The hd70 has a 30% image offset, meaning it throws an image above the height of the lens equal to 30% the height of the image thrown. If you are displaying a 92" 16:9 image the height of that image will be 45", so the offset will be about 14". If you set the PJ on a table, the image will start 14" higher than the height of the lens on your display wall and extend up the wall 45". If you mount the PJ high enough the image will appear on the ceiling so you mount it upside down and the image now displays down the wall. There is a menu setting that will flip the image to make it right side up even though it is mounted upside down.

The best distance for placing your HD70 from the screen is 12 to 14 feet. This will allow for a good sized screen and still give you good illumination.


----------



## DIYHT1 (Oct 29, 2007)

Thank you John, I appreciate the info.


----------



## <^..^>Smokey Joe (Jun 29, 2007)

Calibration is not rocket science and anyone can do it, the catch is, and there is a catch, you have to spend some money to gather a few tools. The second catch is the learning curve. It is a craft no less.

DIY calibration is fun, however quite often you can spend quite a bit of money on the wrong tools and have to repurchase later the correct tools.

Actually for the first time it can/could pay to have a pro do it. 
The cost is more or less offset by the fact the pro has (should have) decent tools and you most likely will learn more in one calibration being done for you than you could possibly learn in months of forum trolling.

After that you will/would have a better idea about correct tools required.

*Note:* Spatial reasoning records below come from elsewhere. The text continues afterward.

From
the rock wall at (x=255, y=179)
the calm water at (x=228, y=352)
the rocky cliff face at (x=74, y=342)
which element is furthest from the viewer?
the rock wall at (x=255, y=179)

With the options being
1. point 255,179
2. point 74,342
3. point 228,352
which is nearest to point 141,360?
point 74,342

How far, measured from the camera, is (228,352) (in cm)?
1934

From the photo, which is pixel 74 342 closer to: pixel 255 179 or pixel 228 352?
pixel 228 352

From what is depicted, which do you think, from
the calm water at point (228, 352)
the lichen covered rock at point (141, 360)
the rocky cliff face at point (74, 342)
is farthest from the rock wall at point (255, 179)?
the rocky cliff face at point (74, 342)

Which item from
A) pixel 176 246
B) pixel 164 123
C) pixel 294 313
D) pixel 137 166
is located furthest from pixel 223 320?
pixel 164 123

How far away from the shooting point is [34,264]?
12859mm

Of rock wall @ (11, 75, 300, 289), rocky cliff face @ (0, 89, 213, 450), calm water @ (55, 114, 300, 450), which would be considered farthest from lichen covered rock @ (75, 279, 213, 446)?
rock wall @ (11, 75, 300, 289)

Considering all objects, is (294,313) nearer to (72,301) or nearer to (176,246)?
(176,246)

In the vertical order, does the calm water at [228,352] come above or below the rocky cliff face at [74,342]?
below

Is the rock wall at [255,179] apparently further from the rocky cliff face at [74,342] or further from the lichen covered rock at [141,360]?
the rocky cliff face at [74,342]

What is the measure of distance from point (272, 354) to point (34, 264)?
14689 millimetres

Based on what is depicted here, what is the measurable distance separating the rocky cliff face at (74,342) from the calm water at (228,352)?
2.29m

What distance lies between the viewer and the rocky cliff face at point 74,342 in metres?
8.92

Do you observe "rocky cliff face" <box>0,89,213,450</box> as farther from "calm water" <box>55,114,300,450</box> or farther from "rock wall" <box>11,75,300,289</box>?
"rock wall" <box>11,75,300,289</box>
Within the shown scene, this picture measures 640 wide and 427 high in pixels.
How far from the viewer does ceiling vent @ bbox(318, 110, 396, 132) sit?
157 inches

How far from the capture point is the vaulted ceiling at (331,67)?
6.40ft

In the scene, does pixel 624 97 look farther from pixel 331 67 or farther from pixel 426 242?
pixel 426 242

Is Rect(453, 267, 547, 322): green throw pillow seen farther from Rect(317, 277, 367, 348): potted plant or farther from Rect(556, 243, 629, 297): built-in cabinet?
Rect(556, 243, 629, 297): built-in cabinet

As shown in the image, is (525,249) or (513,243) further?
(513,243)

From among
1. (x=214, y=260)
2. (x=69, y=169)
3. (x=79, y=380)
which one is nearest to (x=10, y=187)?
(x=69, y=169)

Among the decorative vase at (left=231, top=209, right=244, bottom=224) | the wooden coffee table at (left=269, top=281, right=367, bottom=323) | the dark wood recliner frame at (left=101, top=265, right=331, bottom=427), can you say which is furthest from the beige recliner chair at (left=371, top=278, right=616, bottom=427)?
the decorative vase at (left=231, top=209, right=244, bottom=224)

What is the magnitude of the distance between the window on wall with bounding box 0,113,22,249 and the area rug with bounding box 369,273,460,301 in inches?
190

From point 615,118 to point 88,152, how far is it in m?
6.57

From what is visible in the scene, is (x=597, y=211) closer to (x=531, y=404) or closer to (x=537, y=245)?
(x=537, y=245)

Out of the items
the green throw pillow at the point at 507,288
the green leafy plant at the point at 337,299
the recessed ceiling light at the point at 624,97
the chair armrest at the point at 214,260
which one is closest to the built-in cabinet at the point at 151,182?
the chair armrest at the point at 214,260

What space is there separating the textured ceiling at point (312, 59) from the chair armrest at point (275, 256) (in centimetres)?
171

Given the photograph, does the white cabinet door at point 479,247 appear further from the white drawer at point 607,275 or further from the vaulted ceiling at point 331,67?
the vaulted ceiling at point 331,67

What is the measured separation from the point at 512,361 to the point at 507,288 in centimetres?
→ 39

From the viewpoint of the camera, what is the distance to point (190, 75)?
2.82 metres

That aside, DIY calibration.

Firstly, using someone elses hard earned settings can lead to more issues than you are trying to fix. Variances in equipment of 10% is possible coupled with the different total equipment list(DVD player,PJ) will have settings completely different from one unit to another. 

Cheap
Start with DVD calibration disks.

Options are DVE, AVIA and Getgray.(Check AVSforums for Getgray)

There is a free software available, HCFR (AVSforums), however you still need to get a probe and reference material. Get the wrong probe and you can be left wanting. Easy to use, if you know what the measurements mean, lacks real howto for the newbie.

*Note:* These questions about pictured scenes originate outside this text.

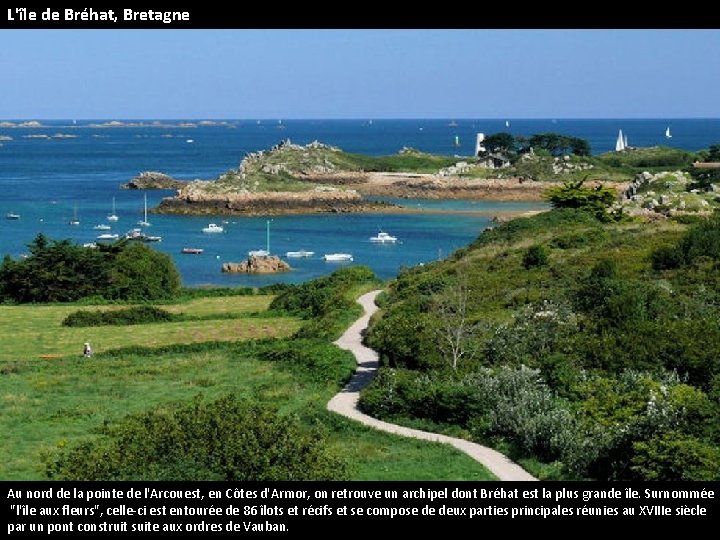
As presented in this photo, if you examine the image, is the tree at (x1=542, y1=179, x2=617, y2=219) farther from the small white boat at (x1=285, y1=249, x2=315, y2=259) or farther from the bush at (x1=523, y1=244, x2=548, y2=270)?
the small white boat at (x1=285, y1=249, x2=315, y2=259)

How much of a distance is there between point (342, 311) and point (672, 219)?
61.1 ft

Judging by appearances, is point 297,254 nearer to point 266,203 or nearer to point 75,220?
point 75,220

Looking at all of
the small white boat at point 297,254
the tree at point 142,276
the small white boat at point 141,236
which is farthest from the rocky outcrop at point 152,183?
the tree at point 142,276

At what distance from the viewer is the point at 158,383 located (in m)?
28.0

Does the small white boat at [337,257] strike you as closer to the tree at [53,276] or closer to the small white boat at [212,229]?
the small white boat at [212,229]

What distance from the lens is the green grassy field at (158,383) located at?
19627 mm

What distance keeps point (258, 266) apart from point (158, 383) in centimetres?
4145

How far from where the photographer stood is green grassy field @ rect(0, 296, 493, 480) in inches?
773

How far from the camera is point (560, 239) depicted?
42.8 metres

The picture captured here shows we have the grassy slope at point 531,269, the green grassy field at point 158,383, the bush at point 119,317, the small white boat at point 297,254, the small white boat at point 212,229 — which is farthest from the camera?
the small white boat at point 212,229

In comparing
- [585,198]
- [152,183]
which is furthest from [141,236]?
[152,183]

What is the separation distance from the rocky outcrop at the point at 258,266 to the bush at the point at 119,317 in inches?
1060

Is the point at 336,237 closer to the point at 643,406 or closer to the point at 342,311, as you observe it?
the point at 342,311

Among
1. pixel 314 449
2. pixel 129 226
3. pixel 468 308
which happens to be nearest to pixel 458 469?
pixel 314 449
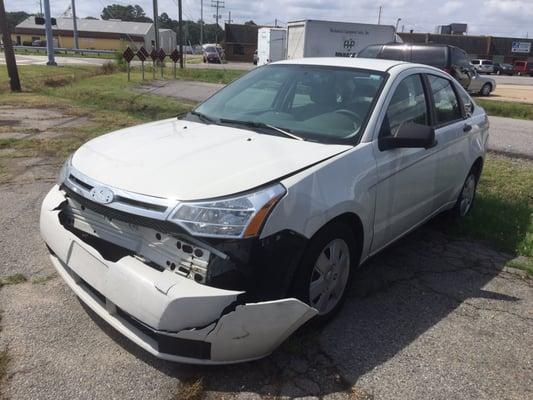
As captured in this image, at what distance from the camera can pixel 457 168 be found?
184 inches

The first of the payfor software options which is cost effective is CalMAN, here you can buy the software and probe as a package. They will also advise the best probe for your setup. Documentation is top notch, which is designed about the newbie calibrator. Also you have direct contact for help and advice from the creators through a website forum and direct email. 
There is a demo version avaliable(check out the calibration thread in these forums).
Quite a few who frequent these forums use it.
I rate this quite highly as a cost effective option.


----------



## DIYHT1 (Oct 29, 2007)

Thanks Smokey, I'll keep on reading threads.


----------



## Sonnie (Apr 11, 2006)

I'm not familiar with how all this works and what you need, but CalMAN is offering their software v3 download for free.


----------